Liquid crystals such as E7 are dielectrically anisotropic, so that a sufficiently strong external electric field can reorient n̂. The effect is called the Frederiks transition.[4] To observe a Fredericks transition, we applied a sine wave voltage at 1 kHz between the top and bottom glass plates coated with transparent Indium Tin Oxide (ITO) electrodes, so that the field is perpendicular to n̂. Since the dielectric anisotropy of E7 is positive, the applied field tends to reorient the director vertically, towards the state n̂=(0,0,1) when the voltage is high. At small voltages, below the well-defined threshold, the structure remains uniform, n̂ =(1,0,0). Above this threshold, the electric field becomes strong enough to overcome the anchoring forces at the bounding plates and elasticity of the N sample to reorient n̂ from its strictly horizontal orientation, towards the Z-axis. The maximum deviation was observed in the middle of the cell, as predicted by theory [Fig. 2(b)].[25] We imaged the sample by recording XY images at 0.45 μm intervals along the Z direction, making use of contrast both at the CN stretching frequency (2215 cm-1) and at the CH2 stretching frequency (2845 cm-1). We imaged the sample at a series of voltages: 0V, 2.5V, 5V and 8V. The XZ profiles of the sample are shown in Figs. 2(c) snf 2(d). In Fig. 2(c), which shows contrast at the CN band, we observed the typical signature of a Fredericks transition: at 0V, the director lies along Z, and the sample shows a constant signal along the Z direction within the N phase and fades away once the probing beams move into the glass substrates. At 2.5V, the molecules in the center of the sample are re-oriented along Z and thus generate a decreased amount of CARS signal, yielding bands of intense signal only near the electrode boundaries, where n̂ remains horizontal or only slightly tilted. At even higher fields, the absolute signal level decreases as the sample is increasingly oriented along Z and therefore generates less signal upon polarized excitation along X.

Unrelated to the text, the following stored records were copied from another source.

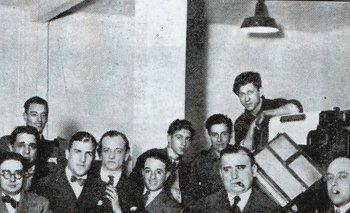 Botana en los talleres del diario Crítica, 1927.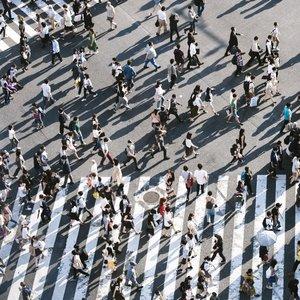 Má viac ako 120 miliónov obyvateľov?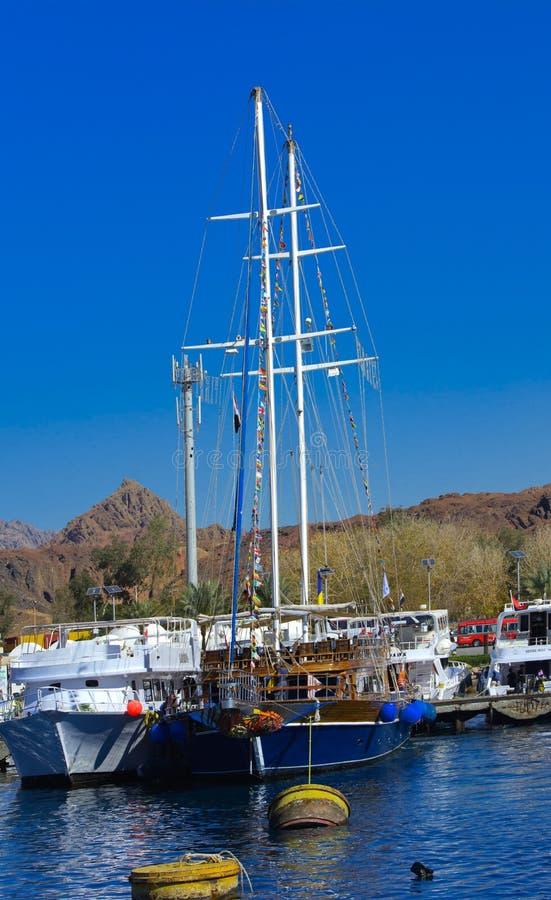 Um veleiro de madeira luxuoso no Mar Vermelho contra o céu azul de Ras Mohammed original imagem de stock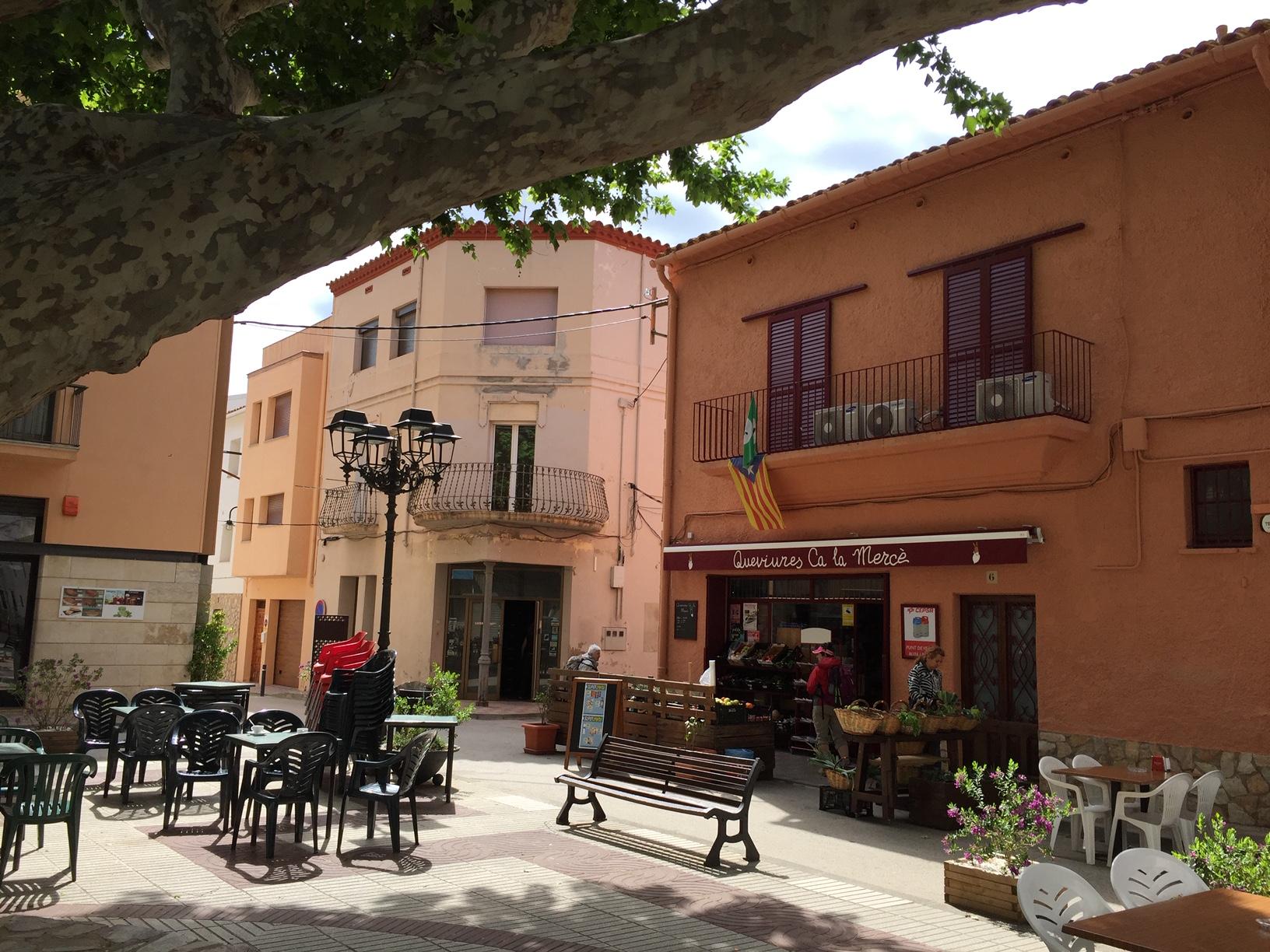 Der Ort hat eine hübsche kleine Innenstadt. Perfekt, um dort frühstücken zu gehen.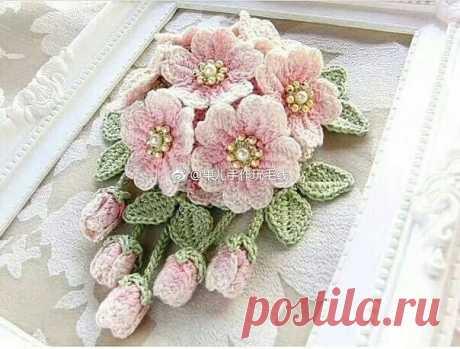 Las flores hermosas por el gancho
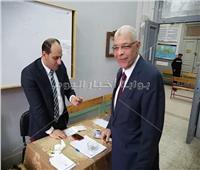 نائب رئيس جامعة المنوفية يدلي بصوته في الاستفتاء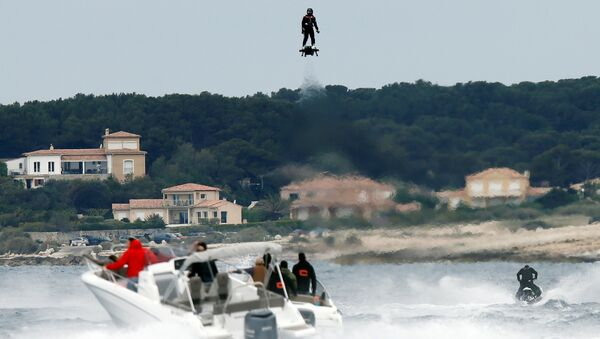 Jet ski champion Franky Zapata hovers in the air on an IPU Flyboard Air hoverboard as he breaks the Guiness World Records for furthest flight by hoverboard - Sputnik International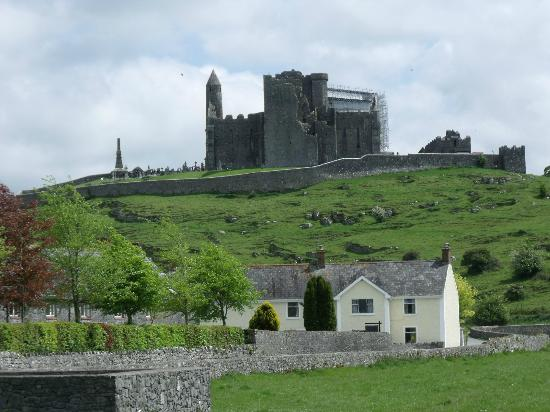 O'Briens Cashel Lodge: O'Brien Lodge and the Rock of Cashel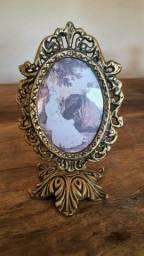 Porta retrato antigo em bronze.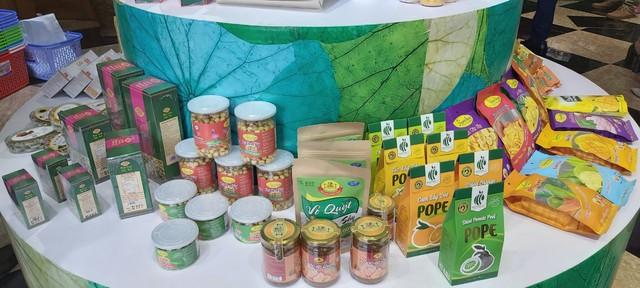 Tỉnh Đồng Tháp – 'bàn tay vàng trong làng khởi nghiệp': Khai trương cửa hàng đặc sản đầu tiên tại Hà Nội, chuyên giới thiệu sản phẩm của startup đất Sen hồng - Ảnh 8.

The results at the CH2 stretching band [Fig. 2(d)] show a different behavior. At zero voltage, the signal is low compared to the CN band. At higher voltages, it decreases more slowly and does not show the banding observed in the CN images (cf. Figs. 2(c) and 2(d) at 2.5V). The CH trend, quite different from the one observed in the CN case, is understandable, since the CH2 groups are on average roughly perpendicular to CN groups. However, the depth- and voltage-dependent contrast of the CH2 signal is weaker than that of the CN signal; which can be attributed to the lower degree of orientational order of CH2 groups that are associated with relatively flexible aliphatic tails of E7 molecules. This type of chemically-specific orientational information cannot be derived from fluorescence labeling or THG methods, and is unique to vibrational microcopy. A more detailed study of the contrast in different vibrational bands might yield further information about the degree of order of various chemical groups in liquid crystals.

 figure: Fig. 2.

Fig. 2. Visualizing the Fredericks transition with CARS (a) CARS signal intensity over time, with the polarization at 45° to the director axis. No change in intensity is seen even at 64 mW average power, demonstrating that we do not optically re-orient the N sample. (b) Calculated average director angle as a function of Z-position for a 20 μm thick E7 cell, at various applied voltages. (c) CARS depth profiles of the E7 cell tuned into the cyano stretch at 2215 cm-1 at various voltages. The loss of signal in the center of the sample at elevated voltages is characteristic of a Frederiks transition, and demonstrates that the cyano groups (and the director) reorient vertically. (d) CARS images of the same sample at the alkyl stretching frequency of 2845 cm-1. Different contrast and much less structure is observed, consistent with the fact that the CH groups are on average perpendicular to the director and associated with the flexible aliphatic chains in E7 molecules.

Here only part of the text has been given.